文摘The patient was found to have 4+urine sugar by physical examination 14 years ago and was treated with oral hypoglycemic drugs. Insulin was injected intramuscularly nine years ago. Two and a half years ago, it was found that the color of the thumb, index and middle toe of the left foot became black. He went to a third-class hospital in Beijing and was diagnosed as “diabetes foot”. He was treated with “balloon dilation of lower limb blood vessels of diabetes foot”. Half a year ago, the third toe on the right side was broken and treated in the hospital again. “Popliteal artery stent implantation” was given for the diagnosis of “double kidney insufficiency, diabetes foot, left heart failure, combined heart valve disease”, “Hemofiltration therapy” and anti-inflammatory, amino acid supplementation, kidney function protection, anticoagulation, anemia correction and other treatments.

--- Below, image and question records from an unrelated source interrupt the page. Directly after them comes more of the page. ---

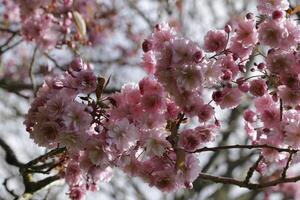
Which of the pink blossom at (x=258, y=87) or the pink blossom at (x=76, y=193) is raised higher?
the pink blossom at (x=76, y=193)

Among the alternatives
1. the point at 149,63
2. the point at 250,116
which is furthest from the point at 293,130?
the point at 149,63

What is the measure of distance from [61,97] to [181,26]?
488 cm

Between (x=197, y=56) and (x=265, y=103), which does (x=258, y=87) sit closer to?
(x=265, y=103)

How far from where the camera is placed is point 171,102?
216 centimetres

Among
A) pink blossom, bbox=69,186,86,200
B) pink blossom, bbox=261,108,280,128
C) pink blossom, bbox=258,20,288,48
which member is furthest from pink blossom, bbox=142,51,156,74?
pink blossom, bbox=69,186,86,200

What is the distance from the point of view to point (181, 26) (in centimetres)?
682

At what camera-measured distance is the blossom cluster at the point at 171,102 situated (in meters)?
2.03

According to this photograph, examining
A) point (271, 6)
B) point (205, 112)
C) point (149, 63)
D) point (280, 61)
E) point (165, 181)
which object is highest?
point (271, 6)

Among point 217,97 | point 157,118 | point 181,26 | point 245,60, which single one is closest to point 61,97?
point 157,118

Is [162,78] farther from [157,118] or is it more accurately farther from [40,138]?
[40,138]

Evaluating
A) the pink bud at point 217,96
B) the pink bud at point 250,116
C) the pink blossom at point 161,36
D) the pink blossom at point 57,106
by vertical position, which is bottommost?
the pink blossom at point 57,106

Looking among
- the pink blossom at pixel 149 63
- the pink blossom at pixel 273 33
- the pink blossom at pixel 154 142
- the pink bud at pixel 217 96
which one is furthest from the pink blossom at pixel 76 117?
the pink blossom at pixel 273 33

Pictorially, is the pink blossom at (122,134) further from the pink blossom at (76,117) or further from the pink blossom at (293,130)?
the pink blossom at (293,130)

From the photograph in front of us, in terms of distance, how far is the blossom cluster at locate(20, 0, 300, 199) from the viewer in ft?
6.65
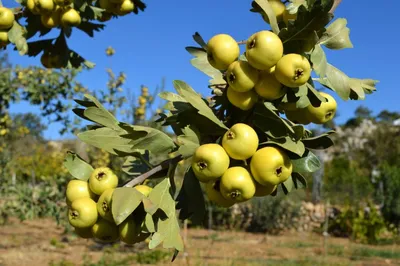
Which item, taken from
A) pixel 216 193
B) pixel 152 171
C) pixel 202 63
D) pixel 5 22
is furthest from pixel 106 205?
pixel 5 22

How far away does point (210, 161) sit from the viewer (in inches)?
34.9

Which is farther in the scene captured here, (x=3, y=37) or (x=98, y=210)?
(x=3, y=37)

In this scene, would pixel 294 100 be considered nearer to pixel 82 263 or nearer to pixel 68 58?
pixel 68 58

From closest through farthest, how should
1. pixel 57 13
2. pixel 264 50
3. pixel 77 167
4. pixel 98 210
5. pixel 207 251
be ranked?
pixel 264 50
pixel 98 210
pixel 77 167
pixel 57 13
pixel 207 251

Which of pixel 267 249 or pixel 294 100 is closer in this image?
pixel 294 100

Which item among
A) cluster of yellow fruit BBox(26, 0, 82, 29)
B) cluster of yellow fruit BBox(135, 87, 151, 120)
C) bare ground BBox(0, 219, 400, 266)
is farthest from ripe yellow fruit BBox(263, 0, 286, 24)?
cluster of yellow fruit BBox(135, 87, 151, 120)

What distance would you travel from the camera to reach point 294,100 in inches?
37.2

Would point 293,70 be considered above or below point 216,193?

Later, he went to our hospital and was diagnosed by the TCM diagnosis: category of consumptive disease, toe or finger gangrene (syndrome/pattern of qi and yin deficiency). Western medicine diagnosed: stage V of diabetes nephropathy, type II diabetes foot gangrene, combined with heart valve disease, hypoalbuminemia, double kidney cyst, moderate anemia, pleural effusion, hyperkalemia, pulmonary infection, and total heart failure. The patient was treated by the Qi-acupuncture therapy of TCM in combination with Chinese and Western medicine Medical treatment made the patient significantly better and discharged.